The grand old man of Spanish contemporary art, Antoni Tapies, came across on last night's Omnibus profile (BBC 2) as a man deeply at odds with his times. ''In our world,'' he intoned gravely, ''in which religious images are losing their meaning, in which our customs are getting more and more secular, we are losing our sense of the eternal. I think it's a loss that has done a great deal of damage to modern art''. His words hung enigmatically in the air.
This was a film shaped by the unqualified admiration of those who made it for their subject. Tapies' comments on himself and his work were allowed to stand unchallenged; his words, dubbed into English by Bob Peck, were the only ones heard for the duration of the programme. The Omnibus team, having tracked Tapies to his remote lair on the Costa Brava, seemed in awe of their prey. This translated into a film whose main thrust seemed anthropological, rather than critical or historical: Tapies, filmed in his own habitat, giving an account of himself with the minimum of outside intervention.
In his studio, Tapies attacked a canvas with a variety of brooms, brushes and gouging instruments. His techniques and his use of unconventional materials stemmed, he explained, from his desire to ''set traps for myself'' - these were ways of forcing himself to subordinate reason to the unconscious, the source of all inspiration. ''Painting,'' he announced, ''is a return to origins.'' The Omnibus team did a bit of getting back to origins themselves at this point. They filmed the thunderstorm which - the cutting suggested - was raging outside Tapies' studio while the maestro, possessed by his own elemental drives, agonised over the creative process indoors. This was the closest the film came to delivering a comment on its subject, and it came over as a whole-hearted endorsement of Tapies' mysticism: the artist as a surrogate for Mother Nature herself, driven by forces just as powerful and inexplicable.
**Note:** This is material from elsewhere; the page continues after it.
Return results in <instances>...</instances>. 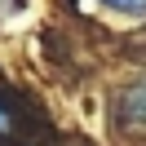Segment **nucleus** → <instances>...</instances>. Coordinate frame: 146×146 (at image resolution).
<instances>
[{"label": "nucleus", "instance_id": "obj_2", "mask_svg": "<svg viewBox=\"0 0 146 146\" xmlns=\"http://www.w3.org/2000/svg\"><path fill=\"white\" fill-rule=\"evenodd\" d=\"M13 133V115H9V106L0 102V137H9Z\"/></svg>", "mask_w": 146, "mask_h": 146}, {"label": "nucleus", "instance_id": "obj_1", "mask_svg": "<svg viewBox=\"0 0 146 146\" xmlns=\"http://www.w3.org/2000/svg\"><path fill=\"white\" fill-rule=\"evenodd\" d=\"M102 5L115 13H146V0H102Z\"/></svg>", "mask_w": 146, "mask_h": 146}]
</instances>
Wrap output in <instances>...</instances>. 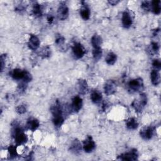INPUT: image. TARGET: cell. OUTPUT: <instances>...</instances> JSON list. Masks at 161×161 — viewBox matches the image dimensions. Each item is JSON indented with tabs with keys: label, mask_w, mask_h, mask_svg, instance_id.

There are other ways of looking at Tapies. He is, after all, something of a throwback: the assiduously cultivated automatism of his method recalls the experiments of the Surrealists (and of Miro, his most obvious forebear in Spanish art) to defeat reason, to untether the images they believed lurked in the unconscious; his faith in his own creativity as a virtually elemental force has its antecedent in Jackson Pollock's famous remark, ''I am nature''.
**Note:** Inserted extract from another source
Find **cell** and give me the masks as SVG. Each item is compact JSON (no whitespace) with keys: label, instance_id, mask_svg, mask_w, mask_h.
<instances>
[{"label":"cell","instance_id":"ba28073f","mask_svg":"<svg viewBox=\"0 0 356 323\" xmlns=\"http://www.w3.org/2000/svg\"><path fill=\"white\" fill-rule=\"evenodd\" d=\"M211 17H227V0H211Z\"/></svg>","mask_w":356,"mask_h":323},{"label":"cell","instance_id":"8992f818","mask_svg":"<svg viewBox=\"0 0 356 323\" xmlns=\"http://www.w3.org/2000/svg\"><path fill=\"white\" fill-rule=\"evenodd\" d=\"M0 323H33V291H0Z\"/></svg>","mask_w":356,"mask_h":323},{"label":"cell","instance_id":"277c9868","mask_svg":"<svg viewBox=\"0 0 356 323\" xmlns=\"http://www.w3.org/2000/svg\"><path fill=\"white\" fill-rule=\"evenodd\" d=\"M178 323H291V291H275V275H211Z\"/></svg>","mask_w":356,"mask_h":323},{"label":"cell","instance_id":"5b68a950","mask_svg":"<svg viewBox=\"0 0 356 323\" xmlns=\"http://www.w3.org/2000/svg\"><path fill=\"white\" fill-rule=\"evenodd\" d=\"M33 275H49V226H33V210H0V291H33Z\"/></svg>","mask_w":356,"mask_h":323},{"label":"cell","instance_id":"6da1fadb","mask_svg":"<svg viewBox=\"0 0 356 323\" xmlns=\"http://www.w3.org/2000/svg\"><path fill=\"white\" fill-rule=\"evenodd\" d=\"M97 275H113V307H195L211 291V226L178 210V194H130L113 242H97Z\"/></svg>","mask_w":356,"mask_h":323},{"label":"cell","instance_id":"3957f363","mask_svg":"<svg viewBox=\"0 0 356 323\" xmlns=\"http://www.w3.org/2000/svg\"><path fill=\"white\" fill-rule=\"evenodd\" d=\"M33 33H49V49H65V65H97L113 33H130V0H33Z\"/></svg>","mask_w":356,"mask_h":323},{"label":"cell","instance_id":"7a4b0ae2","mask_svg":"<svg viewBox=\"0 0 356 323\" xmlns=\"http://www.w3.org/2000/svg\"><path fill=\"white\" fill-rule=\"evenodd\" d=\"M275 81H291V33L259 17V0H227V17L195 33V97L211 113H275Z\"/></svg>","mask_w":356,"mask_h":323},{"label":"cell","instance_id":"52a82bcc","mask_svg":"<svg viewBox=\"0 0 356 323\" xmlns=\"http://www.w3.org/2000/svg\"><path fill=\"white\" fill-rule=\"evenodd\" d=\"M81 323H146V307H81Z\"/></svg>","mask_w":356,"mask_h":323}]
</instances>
It was revealing to hear Tapies on his own iconography (the black crosses which scar his canvases, for example) and, too, to hear his unusual theory that men's destinies were shaped by their names. Tapies, he explained, is Spanish for wall, and his own paintings are inspired by the distressed, graffitised walls of the Gothic quarter of Barcelona. But it was a shame that this film made no attempt to place Tapies in anything other than the context of his own words and images. Maybe his name had exerted its mystical influence again; Tapies had been stonewalled.